Dato-DXd outperforms docetaxel in previously treated patients with metastatic NSCLC  

The TROP2-directed antibody-drug conjugate datopotamab deruxtecan (Dato-DXd) is a potential new meaningful therapy for patients with previously treated non-squamous non-small cell lung cancer (NSCLC), as was shown in the TROPION-LUNG01 and TROPION-Lung05 trials.

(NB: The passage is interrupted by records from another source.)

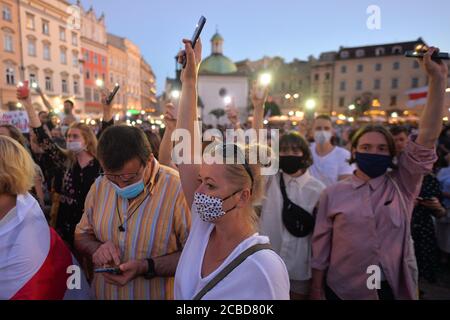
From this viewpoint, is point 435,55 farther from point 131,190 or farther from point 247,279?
point 131,190

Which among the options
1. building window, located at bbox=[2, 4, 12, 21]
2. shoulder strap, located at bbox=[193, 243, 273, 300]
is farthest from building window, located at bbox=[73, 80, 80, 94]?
shoulder strap, located at bbox=[193, 243, 273, 300]

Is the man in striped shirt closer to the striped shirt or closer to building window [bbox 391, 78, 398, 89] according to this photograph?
the striped shirt

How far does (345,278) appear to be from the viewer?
2334mm

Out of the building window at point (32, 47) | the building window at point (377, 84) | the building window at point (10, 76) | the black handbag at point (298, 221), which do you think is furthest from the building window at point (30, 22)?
the building window at point (377, 84)

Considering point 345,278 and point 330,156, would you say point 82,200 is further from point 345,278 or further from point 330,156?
point 330,156

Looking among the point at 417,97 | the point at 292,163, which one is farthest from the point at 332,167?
the point at 417,97

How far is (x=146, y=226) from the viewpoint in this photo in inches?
78.8

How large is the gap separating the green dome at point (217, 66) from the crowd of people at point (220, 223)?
49.8 m

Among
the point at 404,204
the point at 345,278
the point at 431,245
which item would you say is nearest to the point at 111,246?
the point at 345,278

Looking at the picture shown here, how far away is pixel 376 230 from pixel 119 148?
1.94 meters

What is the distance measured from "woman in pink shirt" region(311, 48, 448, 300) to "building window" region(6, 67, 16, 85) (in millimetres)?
36069

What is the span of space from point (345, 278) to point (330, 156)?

The standard of care second-line chemotherapy for patients with metastatic NSCLC is associated with modest benefit and substantial toxicity. Dato-DXd, a TROP2-directed antibody-drug conjugate that selectively delivers a potent topoisomerase I inhibitor payload directly into tumour cells, is currently under clinical investigation in multiple tumour types. Promising antitumour activity was observed with Dato-DXd in patients with locally advanced or metastatic NSCLC in the phase 1 TROPION-PanTumor01 trial (NCT03401385) [1]. Both the phase 3 TROPION-LUNG01 (NCT04656652) and phase 2 TROPION-Lung05 (NCT04484142) trials further evaluated the efficacy and safety of Dato-DXd in previously treated participants with locally advanced or metastatic NSCLC.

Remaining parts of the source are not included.